### Your instructions:
Only the lines below from the one containing "Siirt’te minibüsün kıl" through the one containing "327 RIVERPOINT DR NE, BRADENTON, FL, 34208" belong in the answer, set down exactly, with the pictures left out.

### Information shown:
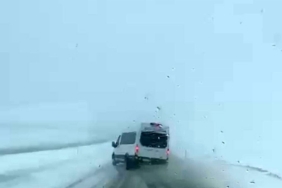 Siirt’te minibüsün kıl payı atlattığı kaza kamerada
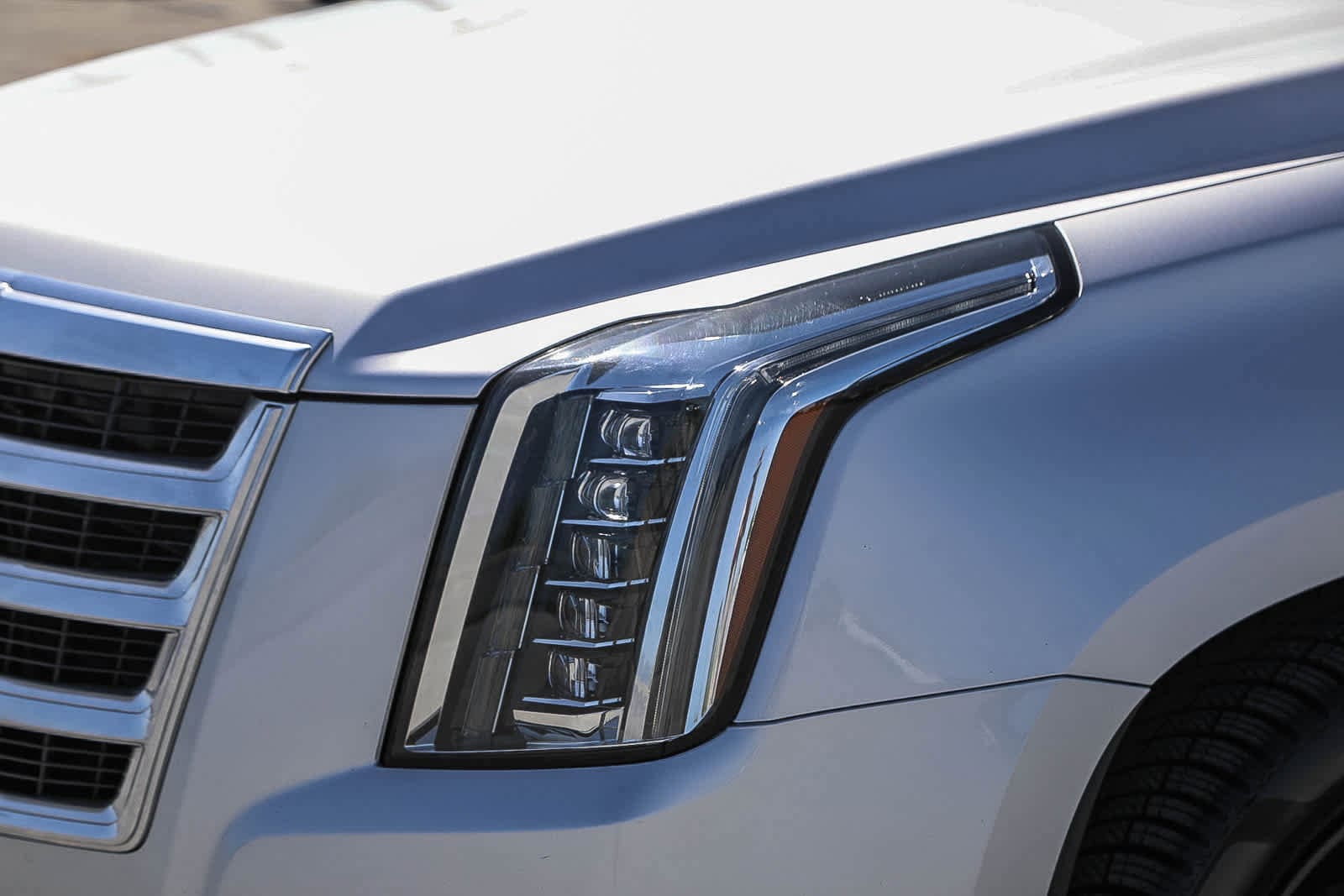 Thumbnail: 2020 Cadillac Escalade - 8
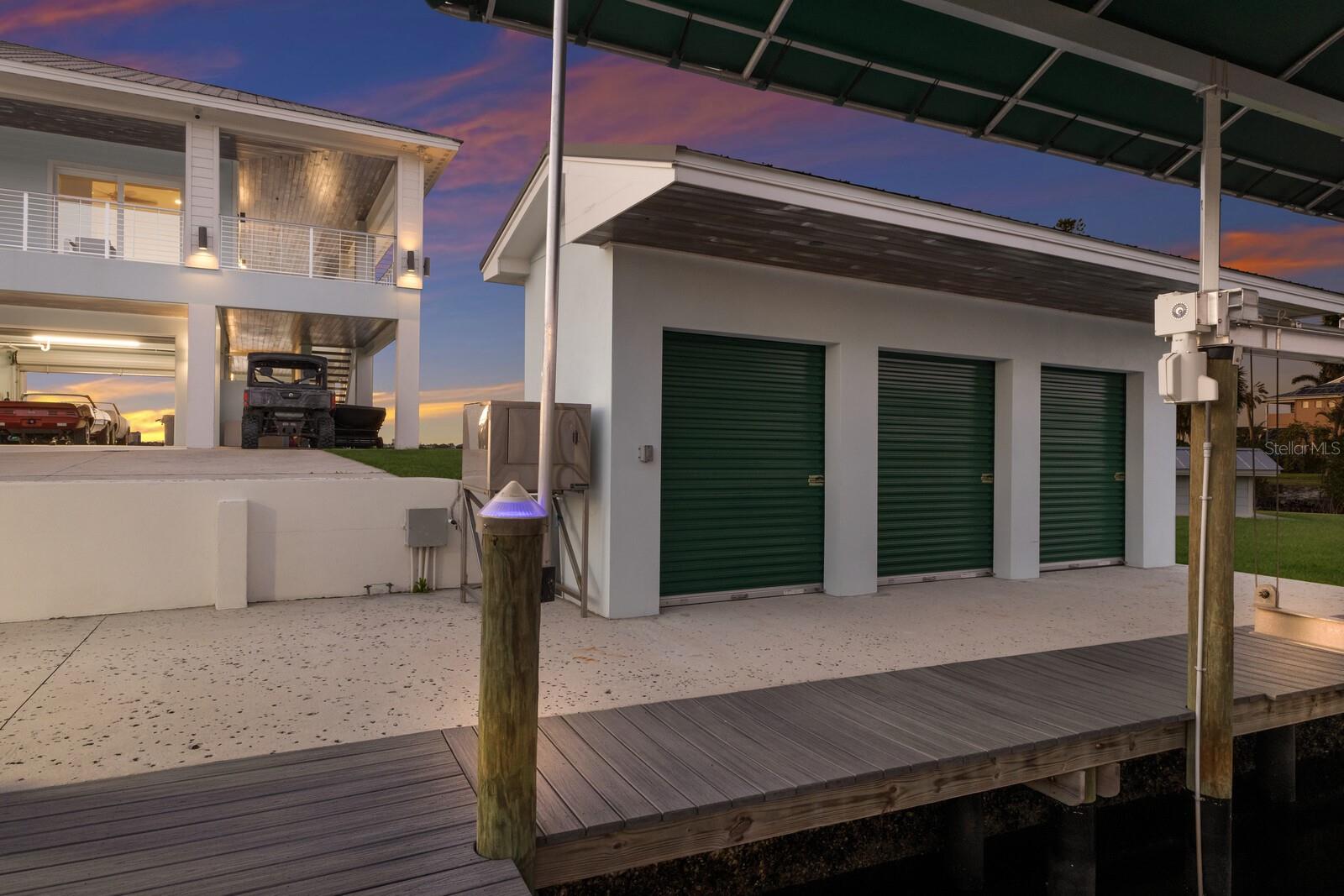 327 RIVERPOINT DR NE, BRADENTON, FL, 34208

--

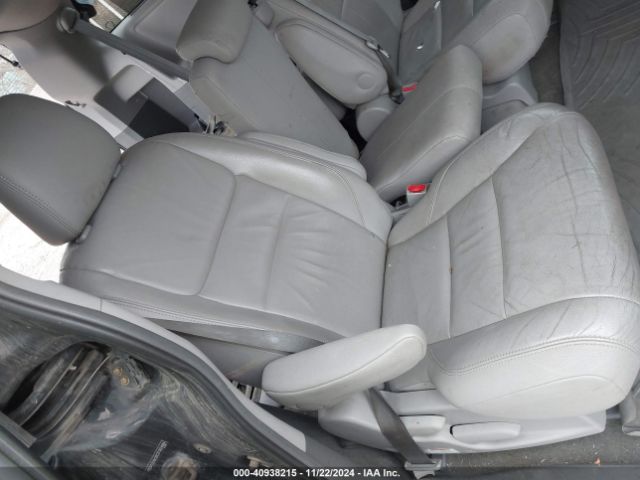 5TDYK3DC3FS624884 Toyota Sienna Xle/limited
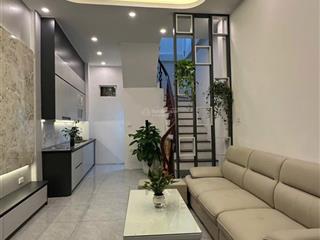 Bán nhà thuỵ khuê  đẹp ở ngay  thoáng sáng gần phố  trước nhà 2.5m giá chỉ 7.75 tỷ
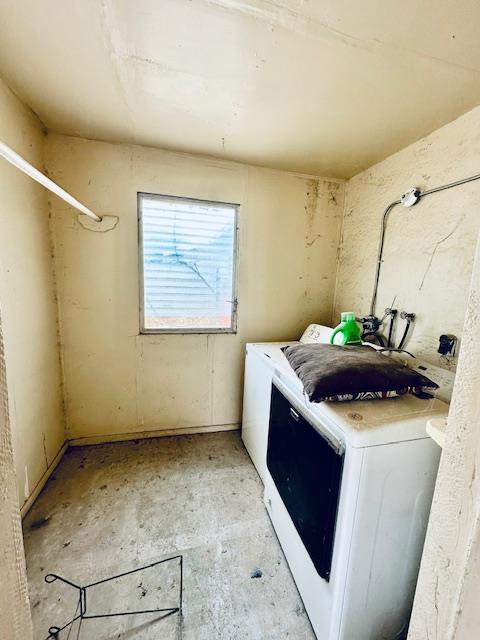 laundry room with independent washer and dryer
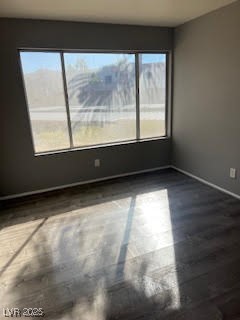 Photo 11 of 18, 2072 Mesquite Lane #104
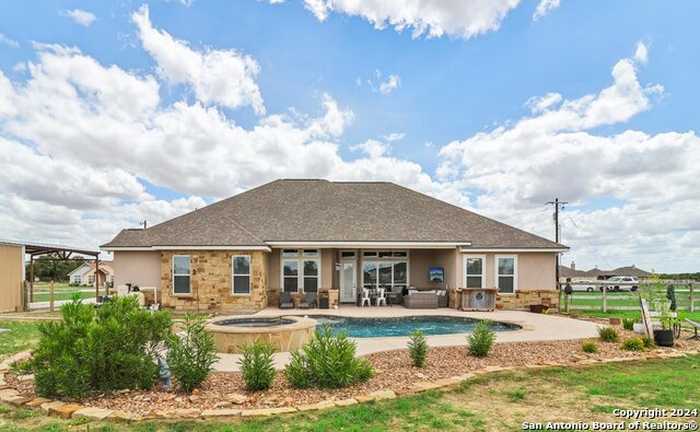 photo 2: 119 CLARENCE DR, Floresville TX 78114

### Expected answer:
 Siirt’te minibüsün kıl payı atlattığı kaza kamerada
 Thumbnail: 2020 Cadillac Escalade - 8
 327 RIVERPOINT DR NE, BRADENTON, FL, 34208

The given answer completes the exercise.